__DATASET RECORDS__.
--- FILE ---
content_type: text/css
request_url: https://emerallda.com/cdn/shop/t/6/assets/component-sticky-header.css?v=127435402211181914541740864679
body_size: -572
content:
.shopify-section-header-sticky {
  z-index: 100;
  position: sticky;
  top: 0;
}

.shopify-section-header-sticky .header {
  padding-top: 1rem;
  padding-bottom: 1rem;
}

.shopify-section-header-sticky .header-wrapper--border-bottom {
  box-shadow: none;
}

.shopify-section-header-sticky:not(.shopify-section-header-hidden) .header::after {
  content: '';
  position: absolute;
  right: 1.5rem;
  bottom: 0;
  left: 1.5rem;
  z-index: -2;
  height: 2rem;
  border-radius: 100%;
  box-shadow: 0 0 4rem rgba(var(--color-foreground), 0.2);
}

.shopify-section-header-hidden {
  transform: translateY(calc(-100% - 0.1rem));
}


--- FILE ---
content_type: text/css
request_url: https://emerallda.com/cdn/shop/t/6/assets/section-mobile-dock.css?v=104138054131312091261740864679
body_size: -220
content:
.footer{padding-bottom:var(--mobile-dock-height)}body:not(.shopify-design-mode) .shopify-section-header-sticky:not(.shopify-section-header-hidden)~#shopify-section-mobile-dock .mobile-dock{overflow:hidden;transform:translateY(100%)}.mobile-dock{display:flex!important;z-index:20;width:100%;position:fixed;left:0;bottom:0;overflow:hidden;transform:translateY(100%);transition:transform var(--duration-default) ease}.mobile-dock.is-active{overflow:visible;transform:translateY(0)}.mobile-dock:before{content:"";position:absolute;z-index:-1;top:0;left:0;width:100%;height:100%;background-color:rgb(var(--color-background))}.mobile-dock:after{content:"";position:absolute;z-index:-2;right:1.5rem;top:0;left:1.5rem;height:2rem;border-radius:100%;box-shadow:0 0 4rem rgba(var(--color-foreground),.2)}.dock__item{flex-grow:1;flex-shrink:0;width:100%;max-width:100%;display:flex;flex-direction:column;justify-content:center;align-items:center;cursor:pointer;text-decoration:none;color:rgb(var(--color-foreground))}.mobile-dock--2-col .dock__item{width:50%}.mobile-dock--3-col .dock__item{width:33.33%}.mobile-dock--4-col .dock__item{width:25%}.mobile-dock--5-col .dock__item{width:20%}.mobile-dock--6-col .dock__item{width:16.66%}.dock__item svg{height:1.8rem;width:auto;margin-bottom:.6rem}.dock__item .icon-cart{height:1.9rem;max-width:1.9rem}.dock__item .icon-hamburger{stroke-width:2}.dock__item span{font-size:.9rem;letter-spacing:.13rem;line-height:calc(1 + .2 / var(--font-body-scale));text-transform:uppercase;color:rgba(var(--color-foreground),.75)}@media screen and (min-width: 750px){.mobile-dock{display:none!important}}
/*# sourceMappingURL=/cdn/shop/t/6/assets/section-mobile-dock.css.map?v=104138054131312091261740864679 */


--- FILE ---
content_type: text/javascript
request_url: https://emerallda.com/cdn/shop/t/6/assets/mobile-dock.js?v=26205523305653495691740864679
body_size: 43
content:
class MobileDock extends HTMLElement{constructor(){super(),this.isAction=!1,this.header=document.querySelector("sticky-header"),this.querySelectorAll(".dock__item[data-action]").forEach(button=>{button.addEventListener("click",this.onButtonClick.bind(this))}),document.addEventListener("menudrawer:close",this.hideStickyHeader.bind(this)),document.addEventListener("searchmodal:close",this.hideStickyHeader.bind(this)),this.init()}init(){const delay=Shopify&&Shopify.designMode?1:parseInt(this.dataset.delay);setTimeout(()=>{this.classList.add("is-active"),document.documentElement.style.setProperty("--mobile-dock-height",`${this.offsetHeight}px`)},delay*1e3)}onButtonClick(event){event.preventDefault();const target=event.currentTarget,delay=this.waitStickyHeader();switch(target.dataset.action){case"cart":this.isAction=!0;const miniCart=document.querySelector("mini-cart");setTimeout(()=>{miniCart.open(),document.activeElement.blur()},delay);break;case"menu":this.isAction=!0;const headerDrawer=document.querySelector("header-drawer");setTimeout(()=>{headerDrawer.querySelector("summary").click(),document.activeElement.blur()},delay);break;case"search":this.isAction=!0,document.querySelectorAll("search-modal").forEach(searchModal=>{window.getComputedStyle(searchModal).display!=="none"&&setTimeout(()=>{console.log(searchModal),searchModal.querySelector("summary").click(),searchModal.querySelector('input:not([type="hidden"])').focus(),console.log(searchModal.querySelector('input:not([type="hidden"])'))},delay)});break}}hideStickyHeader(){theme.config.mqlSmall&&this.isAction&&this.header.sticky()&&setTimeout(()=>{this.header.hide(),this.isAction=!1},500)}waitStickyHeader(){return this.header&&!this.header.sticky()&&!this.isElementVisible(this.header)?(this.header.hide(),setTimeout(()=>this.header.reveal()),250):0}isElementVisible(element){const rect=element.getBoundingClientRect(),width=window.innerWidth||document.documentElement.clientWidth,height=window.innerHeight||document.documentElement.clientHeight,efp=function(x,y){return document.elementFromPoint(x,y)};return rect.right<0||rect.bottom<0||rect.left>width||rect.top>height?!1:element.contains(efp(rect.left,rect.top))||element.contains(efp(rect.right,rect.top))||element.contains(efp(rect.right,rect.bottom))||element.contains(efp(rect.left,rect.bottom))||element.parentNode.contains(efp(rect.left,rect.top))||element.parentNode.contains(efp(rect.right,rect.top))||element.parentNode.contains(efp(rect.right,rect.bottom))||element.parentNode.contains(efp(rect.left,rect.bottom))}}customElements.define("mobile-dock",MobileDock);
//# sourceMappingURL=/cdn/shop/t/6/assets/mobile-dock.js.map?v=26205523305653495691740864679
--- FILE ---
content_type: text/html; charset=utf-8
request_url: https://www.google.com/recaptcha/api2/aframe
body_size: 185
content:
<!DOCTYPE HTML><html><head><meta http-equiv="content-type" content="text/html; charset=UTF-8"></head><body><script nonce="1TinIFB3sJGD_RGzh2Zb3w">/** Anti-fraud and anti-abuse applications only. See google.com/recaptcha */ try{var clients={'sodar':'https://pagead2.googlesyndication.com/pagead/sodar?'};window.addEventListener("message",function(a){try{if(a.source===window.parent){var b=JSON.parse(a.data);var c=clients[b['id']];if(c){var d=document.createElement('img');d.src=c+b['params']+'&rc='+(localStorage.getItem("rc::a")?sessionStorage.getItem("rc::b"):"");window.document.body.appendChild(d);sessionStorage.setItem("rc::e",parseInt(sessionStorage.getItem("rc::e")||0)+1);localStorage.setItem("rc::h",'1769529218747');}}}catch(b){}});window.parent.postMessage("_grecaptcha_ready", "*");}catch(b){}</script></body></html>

__ACTIVITY__. Set the listing down again in full, exactly as it was given.

__REPLY__.
--- FILE ---
content_type: text/css
request_url: https://emerallda.com/cdn/shop/t/6/assets/component-sticky-header.css?v=127435402211181914541740864679
body_size: -572
content:
.shopify-section-header-sticky {
  z-index: 100;
  position: sticky;
  top: 0;
}

.shopify-section-header-sticky .header {
  padding-top: 1rem;
  padding-bottom: 1rem;
}

.shopify-section-header-sticky .header-wrapper--border-bottom {
  box-shadow: none;
}

.shopify-section-header-sticky:not(.shopify-section-header-hidden) .header::after {
  content: '';
  position: absolute;
  right: 1.5rem;
  bottom: 0;
  left: 1.5rem;
  z-index: -2;
  height: 2rem;
  border-radius: 100%;
  box-shadow: 0 0 4rem rgba(var(--color-foreground), 0.2);
}

.shopify-section-header-hidden {
  transform: translateY(calc(-100% - 0.1rem));
}


--- FILE ---
content_type: text/css
request_url: https://emerallda.com/cdn/shop/t/6/assets/section-mobile-dock.css?v=104138054131312091261740864679
body_size: -220
content:
.footer{padding-bottom:var(--mobile-dock-height)}body:not(.shopify-design-mode) .shopify-section-header-sticky:not(.shopify-section-header-hidden)~#shopify-section-mobile-dock .mobile-dock{overflow:hidden;transform:translateY(100%)}.mobile-dock{display:flex!important;z-index:20;width:100%;position:fixed;left:0;bottom:0;overflow:hidden;transform:translateY(100%);transition:transform var(--duration-default) ease}.mobile-dock.is-active{overflow:visible;transform:translateY(0)}.mobile-dock:before{content:"";position:absolute;z-index:-1;top:0;left:0;width:100%;height:100%;background-color:rgb(var(--color-background))}.mobile-dock:after{content:"";position:absolute;z-index:-2;right:1.5rem;top:0;left:1.5rem;height:2rem;border-radius:100%;box-shadow:0 0 4rem rgba(var(--color-foreground),.2)}.dock__item{flex-grow:1;flex-shrink:0;width:100%;max-width:100%;display:flex;flex-direction:column;justify-content:center;align-items:center;cursor:pointer;text-decoration:none;color:rgb(var(--color-foreground))}.mobile-dock--2-col .dock__item{width:50%}.mobile-dock--3-col .dock__item{width:33.33%}.mobile-dock--4-col .dock__item{width:25%}.mobile-dock--5-col .dock__item{width:20%}.mobile-dock--6-col .dock__item{width:16.66%}.dock__item svg{height:1.8rem;width:auto;margin-bottom:.6rem}.dock__item .icon-cart{height:1.9rem;max-width:1.9rem}.dock__item .icon-hamburger{stroke-width:2}.dock__item span{font-size:.9rem;letter-spacing:.13rem;line-height:calc(1 + .2 / var(--font-body-scale));text-transform:uppercase;color:rgba(var(--color-foreground),.75)}@media screen and (min-width: 750px){.mobile-dock{display:none!important}}
/*# sourceMappingURL=/cdn/shop/t/6/assets/section-mobile-dock.css.map?v=104138054131312091261740864679 */


--- FILE ---
content_type: text/javascript
request_url: https://emerallda.com/cdn/shop/t/6/assets/mobile-dock.js?v=26205523305653495691740864679
body_size: 43
content:
class MobileDock extends HTMLElement{constructor(){super(),this.isAction=!1,this.header=document.querySelector("sticky-header"),this.querySelectorAll(".dock__item[data-action]").forEach(button=>{button.addEventListener("click",this.onButtonClick.bind(this))}),document.addEventListener("menudrawer:close",this.hideStickyHeader.bind(this)),document.addEventListener("searchmodal:close",this.hideStickyHeader.bind(this)),this.init()}init(){const delay=Shopify&&Shopify.designMode?1:parseInt(this.dataset.delay);setTimeout(()=>{this.classList.add("is-active"),document.documentElement.style.setProperty("--mobile-dock-height",`${this.offsetHeight}px`)},delay*1e3)}onButtonClick(event){event.preventDefault();const target=event.currentTarget,delay=this.waitStickyHeader();switch(target.dataset.action){case"cart":this.isAction=!0;const miniCart=document.querySelector("mini-cart");setTimeout(()=>{miniCart.open(),document.activeElement.blur()},delay);break;case"menu":this.isAction=!0;const headerDrawer=document.querySelector("header-drawer");setTimeout(()=>{headerDrawer.querySelector("summary").click(),document.activeElement.blur()},delay);break;case"search":this.isAction=!0,document.querySelectorAll("search-modal").forEach(searchModal=>{window.getComputedStyle(searchModal).display!=="none"&&setTimeout(()=>{console.log(searchModal),searchModal.querySelector("summary").click(),searchModal.querySelector('input:not([type="hidden"])').focus(),console.log(searchModal.querySelector('input:not([type="hidden"])'))},delay)});break}}hideStickyHeader(){theme.config.mqlSmall&&this.isAction&&this.header.sticky()&&setTimeout(()=>{this.header.hide(),this.isAction=!1},500)}waitStickyHeader(){return this.header&&!this.header.sticky()&&!this.isElementVisible(this.header)?(this.header.hide(),setTimeout(()=>this.header.reveal()),250):0}isElementVisible(element){const rect=element.getBoundingClientRect(),width=window.innerWidth||document.documentElement.clientWidth,height=window.innerHeight||document.documentElement.clientHeight,efp=function(x,y){return document.elementFromPoint(x,y)};return rect.right<0||rect.bottom<0||rect.left>width||rect.top>height?!1:element.contains(efp(rect.left,rect.top))||element.contains(efp(rect.right,rect.top))||element.contains(efp(rect.right,rect.bottom))||element.contains(efp(rect.left,rect.bottom))||element.parentNode.contains(efp(rect.left,rect.top))||element.parentNode.contains(efp(rect.right,rect.top))||element.parentNode.contains(efp(rect.right,rect.bottom))||element.parentNode.contains(efp(rect.left,rect.bottom))}}customElements.define("mobile-dock",MobileDock);
//# sourceMappingURL=/cdn/shop/t/6/assets/mobile-dock.js.map?v=26205523305653495691740864679
--- FILE ---
content_type: text/html; charset=utf-8
request_url: https://www.google.com/recaptcha/api2/aframe
body_size: 185
content:
<!DOCTYPE HTML><html><head><meta http-equiv="content-type" content="text/html; charset=UTF-8"></head><body><script nonce="1TinIFB3sJGD_RGzh2Zb3w">/** Anti-fraud and anti-abuse applications only. See google.com/recaptcha */ try{var clients={'sodar':'https://pagead2.googlesyndication.com/pagead/sodar?'};window.addEventListener("message",function(a){try{if(a.source===window.parent){var b=JSON.parse(a.data);var c=clients[b['id']];if(c){var d=document.createElement('img');d.src=c+b['params']+'&rc='+(localStorage.getItem("rc::a")?sessionStorage.getItem("rc::b"):"");window.document.body.appendChild(d);sessionStorage.setItem("rc::e",parseInt(sessionStorage.getItem("rc::e")||0)+1);localStorage.setItem("rc::h",'1769529218747');}}}catch(b){}});window.parent.postMessage("_grecaptcha_ready", "*");}catch(b){}</script></body></html>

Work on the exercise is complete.